When I saw the internet live broadcast of the sd&m conference in Summer 2001 in the former German Bundestag I was very impressed. It was in most cases a first opportunity for me to see the faces and listen to the voices of some great people that are famous for their contributions to software development. People like Wirth (Algol, Pascal), Hoare (correctness proofs, concurrency modelling, quicksort), Dijkstra (structured programming, semaphores) etc. A span from the invention of the stack (end of the 50ies) to software design patterns (end of the 90ies) is covered by their inventors. What is taken as given today (like the stack, B-trees, relational databases) of course once had to get invented at one point. To listen about the reasons and environment of those ideas from the mouths of their inventors is very fascinating and enlightning. I have to thank sd&m for organizing this exciting conference and making this private conference available to the general public.
Today I got the fresh printed copy of "Software Pioneers" on my desk and I am impressed again. I knew that sd&m planed to compile a DVD with the conferece broadcasts. But they topped it. They recognized the historic value of the event that happened and took the time to create a high quality book together with the renowned Springer publishing company.

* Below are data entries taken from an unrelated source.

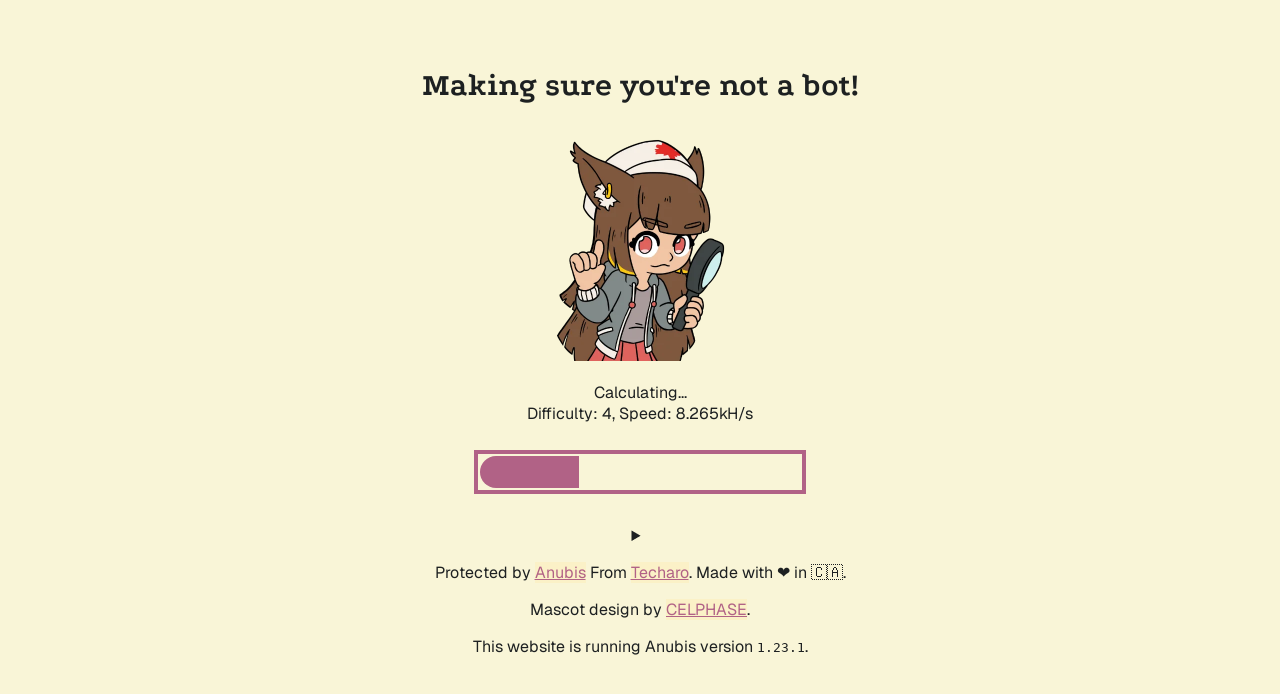

--- FILE ---
content_type: text/html; charset=utf-8
request_url: https://source.denx.de/Xenomai/ipipe/-/tree/a463ddd343dacf5f1badae514ed2c5135ec0c3a9
body_size: 2048
content:
<!doctype html><html lang="en"><head><title>Making sure you&#39;re not a bot!</title><link rel="stylesheet" href="/.within.website/x/xess/xess.min.css?cachebuster=1.23.1"><meta name="viewport" content="width=device-width, initial-scale=1.0"><meta name="robots" content="noindex,nofollow"><style>
        body,
        html {
            height: 100%;
            display: flex;
            justify-content: center;
            align-items: center;
            margin-left: auto;
            margin-right: auto;
        }

        .centered-div {
            text-align: center;
        }

        #status {
            font-variant-numeric: tabular-nums;
        }

        #progress {
          display: none;
          width: 90%;
          width: min(20rem, 90%);
          height: 2rem;
          border-radius: 1rem;
          overflow: hidden;
          margin: 1rem 0 2rem;
					outline-offset: 2px;
					outline: #b16286 solid 4px;
				}

        .bar-inner {
            background-color: #b16286;
            height: 100%;
            width: 0;
            transition: width 0.25s ease-in;
        }
    	</style><script id="anubis_version" type="application/json">"1.23.1"
</script><script id="anubis_challenge" type="application/json">{"rules":{"algorithm":"slow","difficulty":16,"report_as":4},"challenge":{"id":"019bdc7b-a6a0-73ae-9e7b-f95b9cef187d","method":"slow","randomData":"4481854a74ef9f90988e9bc18d04c276a485f5d28eba81137e7f716ce16738a0faa3148cc69dd4a2cccc39634148c6ffb7cd7c947074eeb33e0007fcaddd77b6","issuedAt":"2026-01-20T18:37:29.760243788+01:00","metadata":{"User-Agent":"Mozilla/5.0 (Macintosh; Intel Mac OS X 10_15_7) AppleWebKit/537.36 (KHTML, like Gecko) Chrome/131.0.0.0 Safari/537.36; ClaudeBot/1.0; +claudebot@anthropic.com)","X-Real-Ip":"18.222.158.192"},"spent":false}}
</script><script id="anubis_base_prefix" type="application/json">""
</script><script id="anubis_public_url" type="application/json">""
</script></head><body id="top"><main><h1 id="title" class="centered-div">Making sure you&#39;re not a bot!</h1><div class="centered-div"><img id="image" style="width:100%;max-width:256px;" src="/.within.website/x/cmd/anubis/static/img/pensive.webp?cacheBuster=1.23.1"> <img style="display:none;" style="width:100%;max-width:256px;" src="/.within.website/x/cmd/anubis/static/img/happy.webp?cacheBuster=1.23.1"><p id="status">Loading...</p><script async type="module" src="/.within.website/x/cmd/anubis/static/js/main.mjs?cacheBuster=1.23.1"></script><div id="progress" role="progressbar" aria-labelledby="status"><div class="bar-inner"></div></div><details><p>You are seeing this because the administrator of this website has set up Anubis to protect the server against the scourge of AI companies aggressively scraping websites. This can and does cause downtime for the websites, which makes their resources inaccessible for everyone.</p><p>Anubis is a compromise. Anubis uses a Proof-of-Work scheme in the vein of Hashcash, a proposed proof-of-work scheme for reducing email spam. The idea is that at individual scales the additional load is ignorable, but at mass scraper levels it adds up and makes scraping much more expensive.</p><p>Ultimately, this is a placeholder solution so that more time can be spent on fingerprinting and identifying headless browsers (EG: via how they do font rendering) so that the challenge proof of work page doesn&#39;t need to be presented to users that are much more likely to be legitimate.</p><p>Please note that Anubis requires the use of modern JavaScript features that plugins like JShelter will disable. Please disable JShelter or other such plugins for this domain.</p></details><noscript><p>Sadly, you must enable JavaScript to get past this challenge. This is required because AI companies have changed the social contract around how website hosting works. A no-JS solution is a work-in-progress.</p></noscript><div id="testarea"></div></div><footer><div class="centered-div"><p>Protected by <a href="https://github.com/TecharoHQ/anubis">Anubis</a> From <a href="https://techaro.lol">Techaro</a>. Made with ❤️ in 🇨🇦.</p><p>Mascot design by <a href="https://bsky.app/profile/celphase.bsky.social">CELPHASE</a>.</p><p>This website is running Anubis version <code>1.23.1</code>.</p></div></footer></main></body></html>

The book contains the edited conference talks and reprints of their classic papers as well (like Dijkstra's "Go To Statement Considered Harmful"). Plus it comes with four DVDs which contain the videos of the talks, plus the slides, plus a software that allows the synchronized presentation of video and presentation slides and web hosted bonus material. The talks in German language come with english subtitling. All very well done. I recommend this work to every software developer who is interested in the history of his profession and wants to attach human faces and voices to the abstract concepts.